The idea was not only a thoughtful one but also, as it turns out, an artistically fruitful one.  The contributions range from the merely wonderful to the truly outstanding.  Bill Amend (FoxTrot) shows four-year-old Alice and her eight-year-old brother, Petey, as FoxTrot characters.  Jim Borgman and Jerry Scott (Zits) show Alice’s father’s tiny car, a recurring element of Cul de Sac, trying vainly to get past Jeremy Duncan’s gigantic sneakers, a recurring element of Zits.  Children’s-book illustrator Stacy Curtis offers a portrait of Miss Bliss, who teaches Alice and her preschool friends at Blisshaven Academy.  Greg Evans has the title character of Luann and Alice making catty comments to each other.  Paul Gilligan has Poncho of Pooch Café trapped in the cage that usually houses Mr. Danders, the Cul de Sac guinea pig.  Cathy Guisewite has her now-retired Cathy title character show up with chocolate at Alice’s family’s house.  Rick Kirkman of Baby Blues shows how to create a comic-book character, using his character Wanda MacPherson and Thompson’s Petey as parallel examples.  There are also contributions by fan Sandy Jarrell and eight-year-old Raymond Jarrell, by Lynn Johnston of For Better or For Worse, by Ron Ferdinand of Dennis the Menace, by Patrick McDonnell of Mutts, by Stephan Pastis of Pearls Before Swine, by Garry Trudeau of Doonesbury, by Lincoln Peirce of Big Nate, by Mark Tatulli of Liō, by Mort Walker of Beetle Bailey, by Jim Davis of Garfield, and even by the notoriously reclusive Bill Watterson of Calvin and Hobbes – in all, works by illustrators and animators and editorial cartoonists and graphic-novel creators and comic-book artists and caricaturists.  Single-panel works, drawings, paintings, multi-panel strips, works that pull Thompson’s characters into other worlds or introduce other worlds’ characters into his – everything is here, and just about all of it is marvelous.  In fact, all of it is marvelous in terms of the spirit of pulling together, of helping Thompson and, through him, all those afflicted with Parkinson’s disease.  And every purchaser of this book – may there be many! – is also contributing in his or her own way.

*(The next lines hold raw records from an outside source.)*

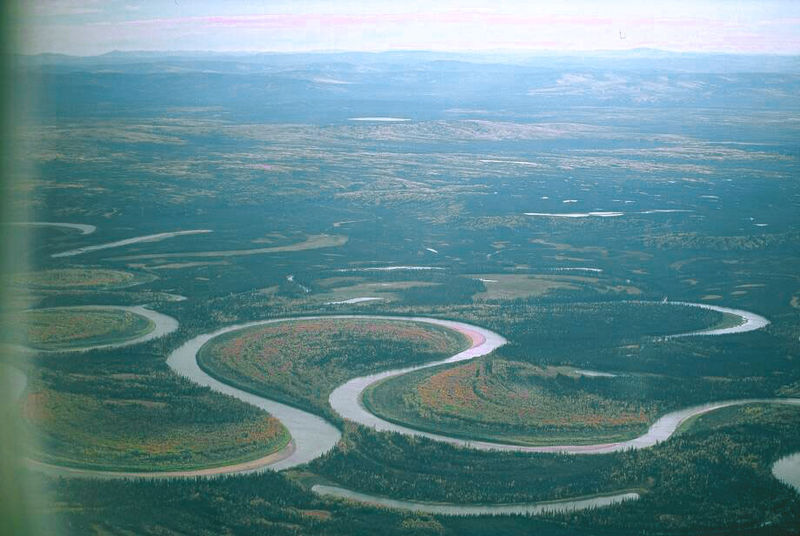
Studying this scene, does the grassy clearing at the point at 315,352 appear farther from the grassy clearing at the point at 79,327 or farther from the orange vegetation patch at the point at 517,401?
the grassy clearing at the point at 79,327

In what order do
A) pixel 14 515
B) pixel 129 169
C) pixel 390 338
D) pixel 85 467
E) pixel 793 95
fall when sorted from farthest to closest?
1. pixel 793 95
2. pixel 129 169
3. pixel 390 338
4. pixel 85 467
5. pixel 14 515

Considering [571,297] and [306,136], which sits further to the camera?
[306,136]

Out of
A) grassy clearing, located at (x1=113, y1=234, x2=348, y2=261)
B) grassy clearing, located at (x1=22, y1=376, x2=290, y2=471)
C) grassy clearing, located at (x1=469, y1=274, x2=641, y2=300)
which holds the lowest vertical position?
grassy clearing, located at (x1=113, y1=234, x2=348, y2=261)

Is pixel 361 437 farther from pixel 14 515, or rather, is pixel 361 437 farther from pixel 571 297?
pixel 571 297

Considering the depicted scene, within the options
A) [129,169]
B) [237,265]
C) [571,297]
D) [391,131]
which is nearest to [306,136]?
[391,131]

“Cause” cartooning always risks becoming heavy-handed, but the great cartoonists who do it manage to avoid coming on so strongly that they turn people off instead of on to the seriousness of their concerns.  Thompson himself is never heavy-handed, and is in fact not a contributor to Team Cul de Sac except in his brief introduction and through the reprint in the book of a Washington Post profile about him that was published last year.  But Thompson’s spirit is as much a part of this book as are his characters.  It would be naïve to think that any collection of art, even one as well-intentioned and well-executed as this, will be enough to find a cure for a disease as serious as Parkinson’s.  But it would be a mistake not to find this attempt absolutely wonderful, not only for its intentions but also for the truly wonderful riffs on Thompson’s unique comic contributions that Sparks and the many marvelous artists here have made possible, working as a team.